Task to complete ▸ From the line containing "Kulkas Kecil Untuk" down to the last line of the data, output each line word for word and include nothing else.

Study material ▸

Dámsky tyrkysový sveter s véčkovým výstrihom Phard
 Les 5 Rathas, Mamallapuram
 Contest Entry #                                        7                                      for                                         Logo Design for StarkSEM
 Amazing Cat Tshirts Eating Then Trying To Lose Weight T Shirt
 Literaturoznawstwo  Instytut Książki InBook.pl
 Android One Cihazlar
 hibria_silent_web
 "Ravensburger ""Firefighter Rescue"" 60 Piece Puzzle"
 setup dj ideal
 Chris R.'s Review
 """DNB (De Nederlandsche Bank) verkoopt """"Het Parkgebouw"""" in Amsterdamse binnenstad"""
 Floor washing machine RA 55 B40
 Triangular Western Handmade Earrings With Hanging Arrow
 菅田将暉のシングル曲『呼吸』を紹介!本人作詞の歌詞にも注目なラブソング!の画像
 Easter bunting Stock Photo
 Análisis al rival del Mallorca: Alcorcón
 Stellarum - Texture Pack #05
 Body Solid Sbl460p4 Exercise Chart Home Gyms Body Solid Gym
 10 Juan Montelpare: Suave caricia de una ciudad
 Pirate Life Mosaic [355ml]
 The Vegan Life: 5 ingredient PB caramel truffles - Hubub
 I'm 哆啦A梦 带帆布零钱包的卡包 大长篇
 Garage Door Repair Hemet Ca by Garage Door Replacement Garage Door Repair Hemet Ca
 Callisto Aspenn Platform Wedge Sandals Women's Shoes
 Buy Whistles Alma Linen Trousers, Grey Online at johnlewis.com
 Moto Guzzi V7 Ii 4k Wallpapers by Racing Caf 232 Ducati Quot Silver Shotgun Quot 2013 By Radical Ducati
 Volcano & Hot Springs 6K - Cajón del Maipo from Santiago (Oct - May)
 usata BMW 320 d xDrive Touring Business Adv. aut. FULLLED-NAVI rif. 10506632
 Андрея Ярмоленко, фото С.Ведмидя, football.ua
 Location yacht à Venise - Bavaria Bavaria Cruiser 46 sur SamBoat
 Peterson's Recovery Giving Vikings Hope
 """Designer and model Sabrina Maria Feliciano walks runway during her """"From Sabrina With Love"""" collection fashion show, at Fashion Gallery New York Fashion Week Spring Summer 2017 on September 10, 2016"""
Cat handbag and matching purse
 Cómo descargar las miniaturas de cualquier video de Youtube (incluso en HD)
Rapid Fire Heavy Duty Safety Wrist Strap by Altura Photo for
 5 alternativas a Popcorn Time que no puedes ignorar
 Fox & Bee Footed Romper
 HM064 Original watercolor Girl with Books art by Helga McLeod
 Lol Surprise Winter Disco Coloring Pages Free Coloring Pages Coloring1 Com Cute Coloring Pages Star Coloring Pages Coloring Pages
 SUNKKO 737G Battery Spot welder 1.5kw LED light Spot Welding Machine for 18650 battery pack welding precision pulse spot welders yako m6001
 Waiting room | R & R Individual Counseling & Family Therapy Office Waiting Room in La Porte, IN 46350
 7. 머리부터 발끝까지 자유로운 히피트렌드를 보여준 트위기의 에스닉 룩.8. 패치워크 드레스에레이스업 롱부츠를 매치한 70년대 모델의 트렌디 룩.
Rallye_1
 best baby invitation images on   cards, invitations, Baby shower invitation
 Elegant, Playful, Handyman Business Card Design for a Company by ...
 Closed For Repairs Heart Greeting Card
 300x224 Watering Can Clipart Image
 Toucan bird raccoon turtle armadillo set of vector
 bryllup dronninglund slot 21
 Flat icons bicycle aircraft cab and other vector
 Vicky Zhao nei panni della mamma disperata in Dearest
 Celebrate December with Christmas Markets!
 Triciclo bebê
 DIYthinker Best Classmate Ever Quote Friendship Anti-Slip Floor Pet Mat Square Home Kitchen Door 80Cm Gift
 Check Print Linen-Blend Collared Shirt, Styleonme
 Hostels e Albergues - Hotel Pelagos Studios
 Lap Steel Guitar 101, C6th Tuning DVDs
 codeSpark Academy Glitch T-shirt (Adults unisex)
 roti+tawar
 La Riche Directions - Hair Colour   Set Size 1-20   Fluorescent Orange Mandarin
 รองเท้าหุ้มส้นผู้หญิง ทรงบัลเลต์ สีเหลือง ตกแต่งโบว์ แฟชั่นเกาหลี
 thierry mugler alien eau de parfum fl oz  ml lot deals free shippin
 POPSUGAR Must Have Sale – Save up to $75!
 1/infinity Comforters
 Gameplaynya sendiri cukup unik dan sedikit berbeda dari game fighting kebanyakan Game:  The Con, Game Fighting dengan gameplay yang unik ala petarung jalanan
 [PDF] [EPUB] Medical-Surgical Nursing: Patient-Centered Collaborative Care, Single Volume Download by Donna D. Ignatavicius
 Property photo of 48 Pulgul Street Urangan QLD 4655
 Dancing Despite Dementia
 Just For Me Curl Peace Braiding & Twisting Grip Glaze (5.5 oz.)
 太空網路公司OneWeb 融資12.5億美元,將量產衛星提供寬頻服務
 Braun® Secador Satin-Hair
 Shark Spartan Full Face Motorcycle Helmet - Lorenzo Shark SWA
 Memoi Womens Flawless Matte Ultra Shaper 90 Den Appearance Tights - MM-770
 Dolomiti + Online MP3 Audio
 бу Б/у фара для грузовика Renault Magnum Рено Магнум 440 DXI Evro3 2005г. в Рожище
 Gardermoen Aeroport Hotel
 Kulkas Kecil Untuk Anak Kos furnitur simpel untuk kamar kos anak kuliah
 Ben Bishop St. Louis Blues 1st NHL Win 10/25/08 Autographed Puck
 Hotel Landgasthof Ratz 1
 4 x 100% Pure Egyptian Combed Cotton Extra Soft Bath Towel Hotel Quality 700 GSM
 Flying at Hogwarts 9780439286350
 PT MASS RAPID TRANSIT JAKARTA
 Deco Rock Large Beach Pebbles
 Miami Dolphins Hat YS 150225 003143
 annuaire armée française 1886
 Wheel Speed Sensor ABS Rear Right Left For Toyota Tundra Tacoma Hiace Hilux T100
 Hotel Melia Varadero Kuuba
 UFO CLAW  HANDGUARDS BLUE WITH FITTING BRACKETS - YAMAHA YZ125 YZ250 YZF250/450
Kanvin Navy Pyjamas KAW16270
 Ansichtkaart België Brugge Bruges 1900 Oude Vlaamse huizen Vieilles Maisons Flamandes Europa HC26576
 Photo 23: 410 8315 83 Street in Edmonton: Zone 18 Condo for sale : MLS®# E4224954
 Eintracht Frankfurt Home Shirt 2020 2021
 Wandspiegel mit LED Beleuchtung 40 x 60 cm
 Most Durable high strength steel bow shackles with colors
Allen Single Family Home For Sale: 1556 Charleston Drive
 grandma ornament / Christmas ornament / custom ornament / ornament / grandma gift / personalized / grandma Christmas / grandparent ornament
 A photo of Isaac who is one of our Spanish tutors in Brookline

Output of the exercise ▸
 Kulkas Kecil Untuk Anak Kos furnitur simpel untuk kamar kos anak kuliah
 Ben Bishop St. Louis Blues 1st NHL Win 10/25/08 Autographed Puck
 Hotel Landgasthof Ratz 1
 4 x 100% Pure Egyptian Combed Cotton Extra Soft Bath Towel Hotel Quality 700 GSM
 Flying at Hogwarts 9780439286350
 PT MASS RAPID TRANSIT JAKARTA
 Deco Rock Large Beach Pebbles
 Miami Dolphins Hat YS 150225 003143
 annuaire armée française 1886
 Wheel Speed Sensor ABS Rear Right Left For Toyota Tundra Tacoma Hiace Hilux T100
 Hotel Melia Varadero Kuuba
 UFO CLAW  HANDGUARDS BLUE WITH FITTING BRACKETS - YAMAHA YZ125 YZ250 YZF250/450
Kanvin Navy Pyjamas KAW16270
 Ansichtkaart België Brugge Bruges 1900 Oude Vlaamse huizen Vieilles Maisons Flamandes Europa HC26576
 Photo 23: 410 8315 83 Street in Edmonton: Zone 18 Condo for sale : MLS®# E4224954
 Eintracht Frankfurt Home Shirt 2020 2021
 Wandspiegel mit LED Beleuchtung 40 x 60 cm
 Most Durable high strength steel bow shackles with colors
Allen Single Family Home For Sale: 1556 Charleston Drive
 grandma ornament / Christmas ornament / custom ornament / ornament / grandma gift / personalized / grandma Christmas / grandparent ornament
 A photo of Isaac who is one of our Spanish tutors in Brookline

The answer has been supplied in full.